Why didn’t she say no?
Through flashbacks we understand that one of the actions that Allies often did when “proving” women for the network was to make them stand up (who knows if he also did it with men!) and make them a turn on themselves (the women wore skirt by his own request). But inside the office, Kayla discovers that the story was only half told. Because yes, Roger made women take a turn on themselves with the excuse that “television is a visual medium”, but what no one had said was that Roger asked to raise the skirt to “uncover legs”. And with the excuse of uncovering legs, she demanded that the skirt rise more and more until, in practice, she showed her underwear while he watched. And this thing, Kayla like many women before her, do it.
And here I imagine the note (from men): if for her was not ok, she could have said no, scream, run away, do something. Maybe it’s perfect to introduce the meaning of harassment.
For years, we have subjected the idea of harassment to two behaviors: violence and physicality. The idea that we made of the harassment is that an attitude in which something was asked violently, and if there was no condescension, this violence was transformed into something physical, constricting, was harassing. We have always imagined harassment with scenes of women screaming, wiggling, crying (thanks cinema and tv for teaching us this!). But it’s not.

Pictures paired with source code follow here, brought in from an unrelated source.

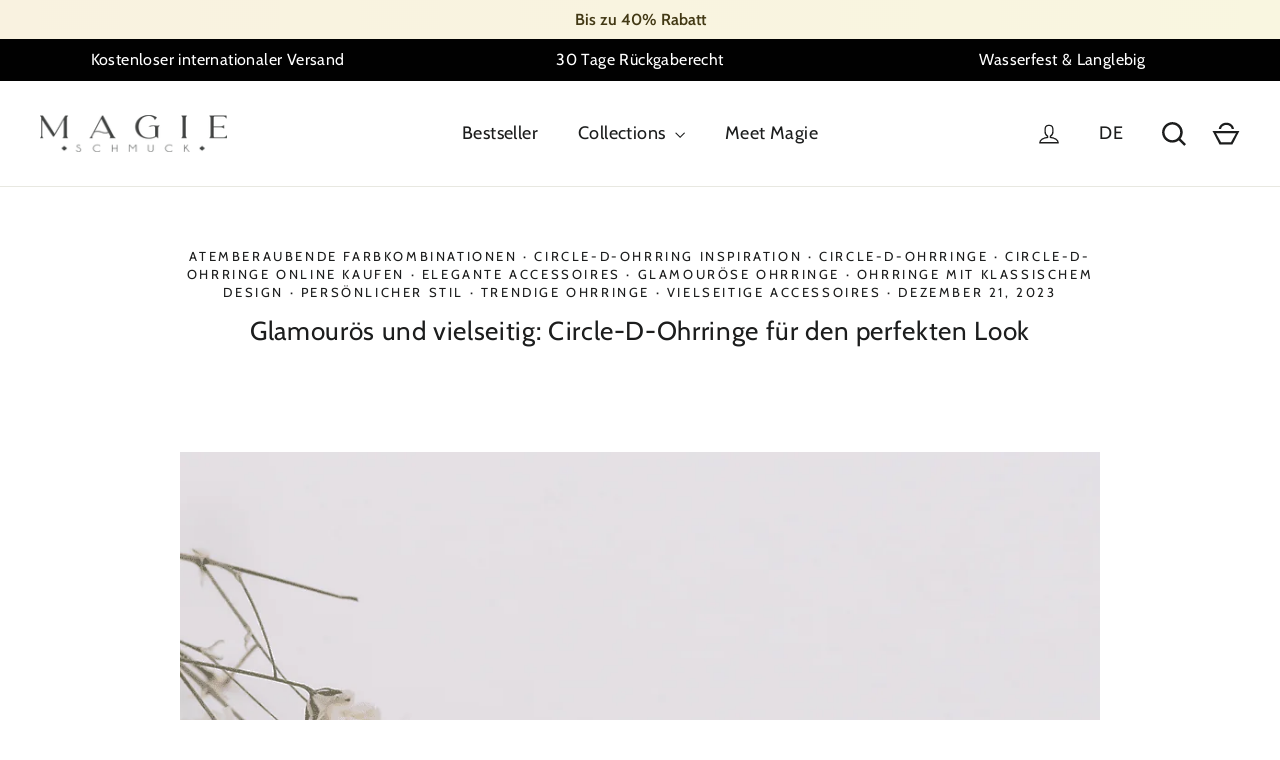

--- FILE ---
content_type: text/json
request_url: https://conf.config-security.com/model
body_size: 83
content:
{"title":"recommendation AI model (keras)","structure":"release_id=0x47:3e:2e:4c:65:2c:53:39:2c:54:40:50:79:47:25:7d:2b:5d:3e:72:5e:58:39:4a:40:30:39:30:32;keras;gdlt0ccw5u67ykmj36khzmnh4kunr2i7lzdjpyotq0xfns5wbk9vf27z6uz80i2jazqdh6m8","weights":"../weights/473e2e4c.h5","biases":"../biases/473e2e4c.h5"}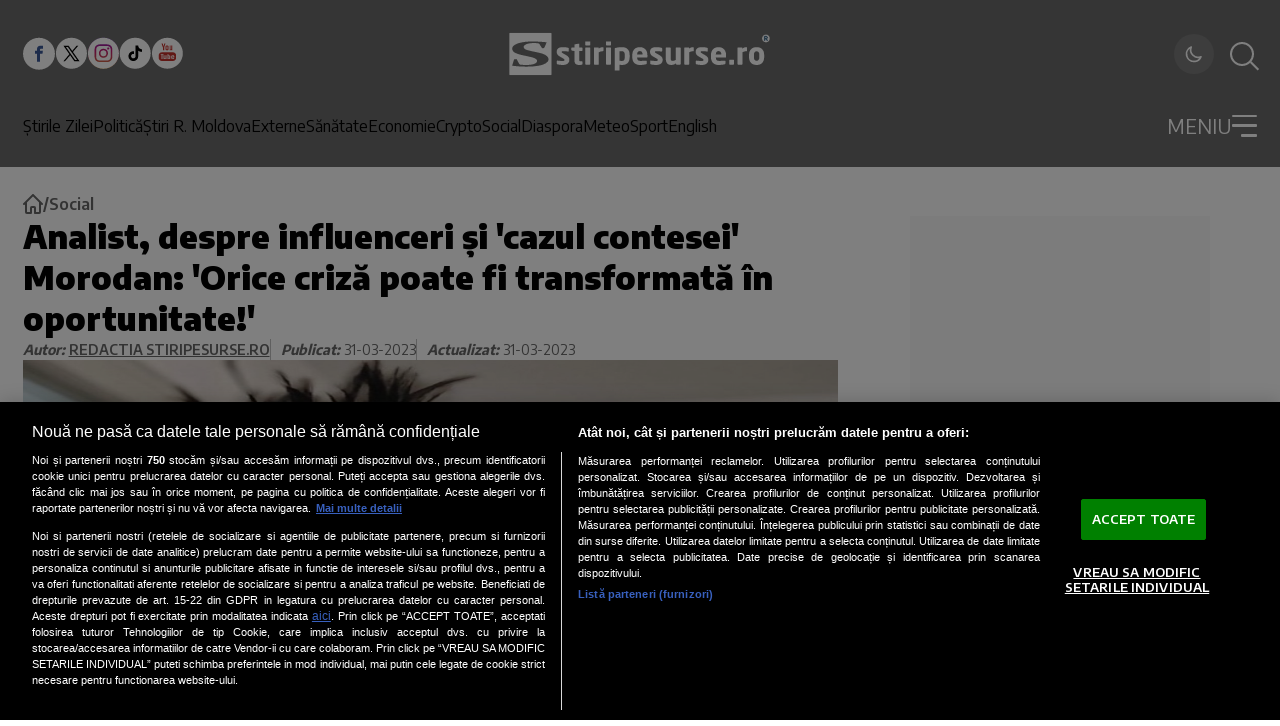

--- FILE ---
content_type: text/javascript;charset=utf-8
request_url: https://id.cxense.com/public/user/id?json=%7B%22identities%22%3A%5B%7B%22type%22%3A%22ckp%22%2C%22id%22%3A%22mkp8e98dtohvai2y%22%7D%2C%7B%22type%22%3A%22lst%22%2C%22id%22%3A%2230o9o0l79l5ompwze17wwrl7l%22%7D%2C%7B%22type%22%3A%22cst%22%2C%22id%22%3A%2230o9o0l79l5ompwze17wwrl7l%22%7D%5D%7D&callback=cXJsonpCB1
body_size: 187
content:
/**/
cXJsonpCB1({"httpStatus":200,"response":{"userId":"cx:1dnsmelqneb068wldwtl0jpu1:2fcrh1z67b7d9","newUser":true}})

--- FILE ---
content_type: text/javascript;charset=utf-8
request_url: https://p1cluster.cxense.com/p1.js
body_size: 98
content:
cX.library.onP1('30o9o0l79l5ompwze17wwrl7l');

Harassment has to do with a power imbalance situation. Even if the request is made politely or with a “plausible” apology (such as showing the legs) and without any form of “physical touch” by the person, the harassment is perpetuated because the person is subjected to a constriction psychological dictated by the imbalance of power.
In this case, the person in front is the head of the company, it’s the person who can determine her working future or even her working permanence. There is no level playing field to simply say no, to scream, to run away. It’s an abuse of authority. And the answer to abuse is not always defense.

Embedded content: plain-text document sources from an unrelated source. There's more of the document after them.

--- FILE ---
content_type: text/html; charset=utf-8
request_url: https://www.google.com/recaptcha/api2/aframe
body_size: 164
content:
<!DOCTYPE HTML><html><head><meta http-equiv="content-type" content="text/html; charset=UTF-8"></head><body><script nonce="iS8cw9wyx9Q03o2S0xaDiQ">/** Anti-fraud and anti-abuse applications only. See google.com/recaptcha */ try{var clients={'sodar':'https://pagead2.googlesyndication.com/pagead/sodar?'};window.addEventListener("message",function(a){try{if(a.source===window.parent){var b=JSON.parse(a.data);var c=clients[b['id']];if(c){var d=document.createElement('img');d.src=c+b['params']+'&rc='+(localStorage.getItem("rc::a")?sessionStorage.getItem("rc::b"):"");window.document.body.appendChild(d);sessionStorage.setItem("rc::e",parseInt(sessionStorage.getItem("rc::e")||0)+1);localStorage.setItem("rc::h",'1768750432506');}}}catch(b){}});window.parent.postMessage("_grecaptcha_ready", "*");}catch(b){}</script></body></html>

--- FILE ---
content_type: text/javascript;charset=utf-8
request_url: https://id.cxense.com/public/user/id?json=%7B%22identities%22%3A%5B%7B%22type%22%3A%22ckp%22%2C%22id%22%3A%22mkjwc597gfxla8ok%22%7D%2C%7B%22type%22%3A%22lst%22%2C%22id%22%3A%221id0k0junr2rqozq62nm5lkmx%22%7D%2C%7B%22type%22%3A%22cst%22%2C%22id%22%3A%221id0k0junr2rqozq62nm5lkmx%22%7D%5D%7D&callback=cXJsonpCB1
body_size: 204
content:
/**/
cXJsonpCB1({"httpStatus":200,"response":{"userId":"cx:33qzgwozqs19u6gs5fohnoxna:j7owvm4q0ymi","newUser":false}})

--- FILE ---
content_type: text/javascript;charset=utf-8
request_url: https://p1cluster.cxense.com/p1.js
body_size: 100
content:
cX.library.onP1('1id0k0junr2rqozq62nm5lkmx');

Imagine how many times bosses have offended you in the past for doing a job wrong. They maybe say to you “idiots” or similar. How many times have you answered? How many times have you thought that answering would be disadvantageous to you? Here, now imagine this, but with actions and not just with words.

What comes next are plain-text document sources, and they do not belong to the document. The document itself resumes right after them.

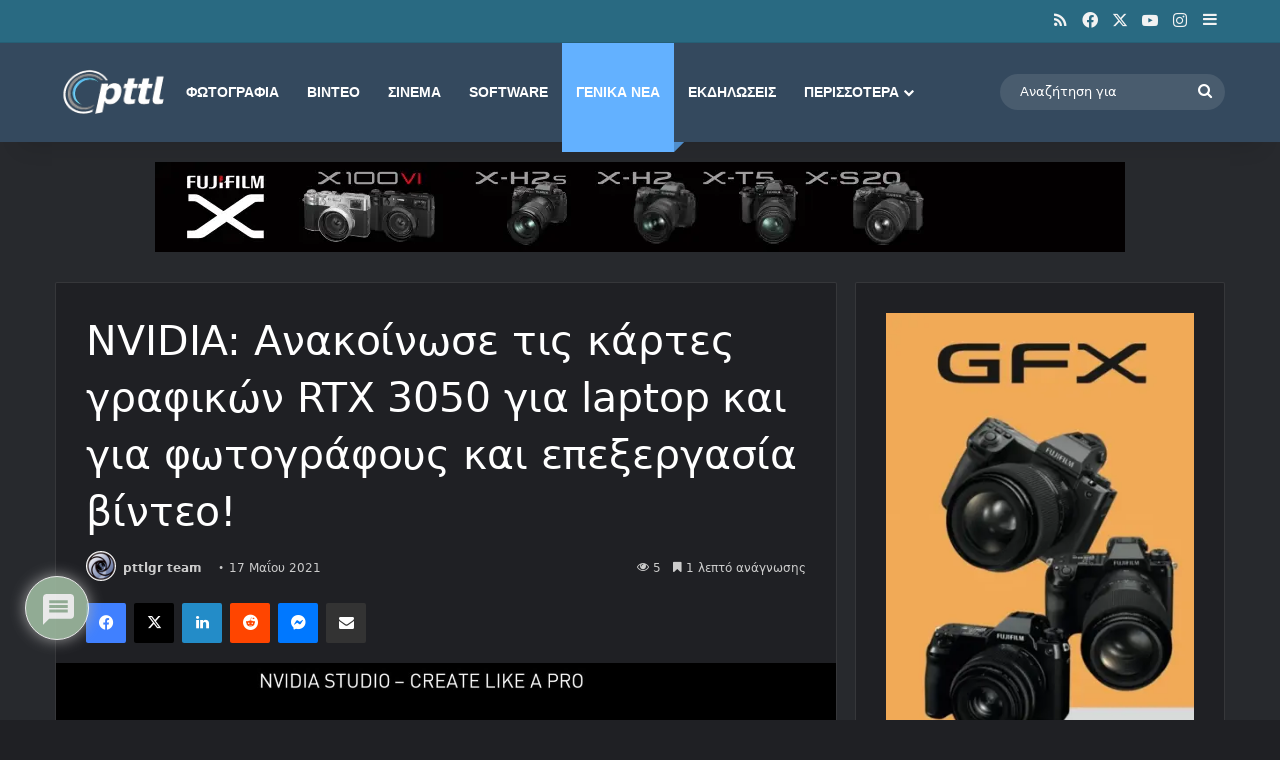

--- FILE ---
content_type: text/html; charset=utf-8
request_url: https://www.google.com/recaptcha/api2/aframe
body_size: 267
content:
<!DOCTYPE HTML><html><head><meta http-equiv="content-type" content="text/html; charset=UTF-8"></head><body><script nonce="Azf9ruatWKuaKQTZk0UOtw">/** Anti-fraud and anti-abuse applications only. See google.com/recaptcha */ try{var clients={'sodar':'https://pagead2.googlesyndication.com/pagead/sodar?'};window.addEventListener("message",function(a){try{if(a.source===window.parent){var b=JSON.parse(a.data);var c=clients[b['id']];if(c){var d=document.createElement('img');d.src=c+b['params']+'&rc='+(localStorage.getItem("rc::a")?sessionStorage.getItem("rc::b"):"");window.document.body.appendChild(d);sessionStorage.setItem("rc::e",parseInt(sessionStorage.getItem("rc::e")||0)+1);localStorage.setItem("rc::h",'1768883365383');}}}catch(b){}});window.parent.postMessage("_grecaptcha_ready", "*");}catch(b){}</script></body></html>

--- FILE ---
content_type: application/javascript; charset=utf-8
request_url: https://fundingchoicesmessages.google.com/f/AGSKWxWZ7VhqCh4oIPTLE1Hy_r7zjaOfOV7wHkoRiTtBtC0mrCpWuvU5dqhNFAByXRryZ-d75T6IBHmlYjdxd6v3jRhgw6FVOezyTLSOlSz9kujuM7R2NLS9Ck0eRwJk-lTLsPB5lWh5n0R8iUpW6zdYBUyyHbB0NO8cqOD73eybZwdAGLw0g2gkRLnBvdsT/_120x600.swf?/Disable%2BAdblock./skins/ads-/160_ad_/ad3.
body_size: -1289
content:
window['eb21c26f-b075-45c2-9c42-1c90d7ab7f28'] = true;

So what can we learn from Bombshell?
Beyond avoiding harassing attitudes (that is simply civil behaviour), we understand that creating a (working, familiar, friendly) environment where everyone can feel free to express the feelings of unease allows you to eliminate the imbalances of power. It allows people not only to feel free to be themselves, but to live (or work) better. Because they know they are in a protected environment, where they will be able to ask for help when they feel in a situation of difficulty if they feel discomfort
Isn’t this the world that we imagine could be useful to everyone?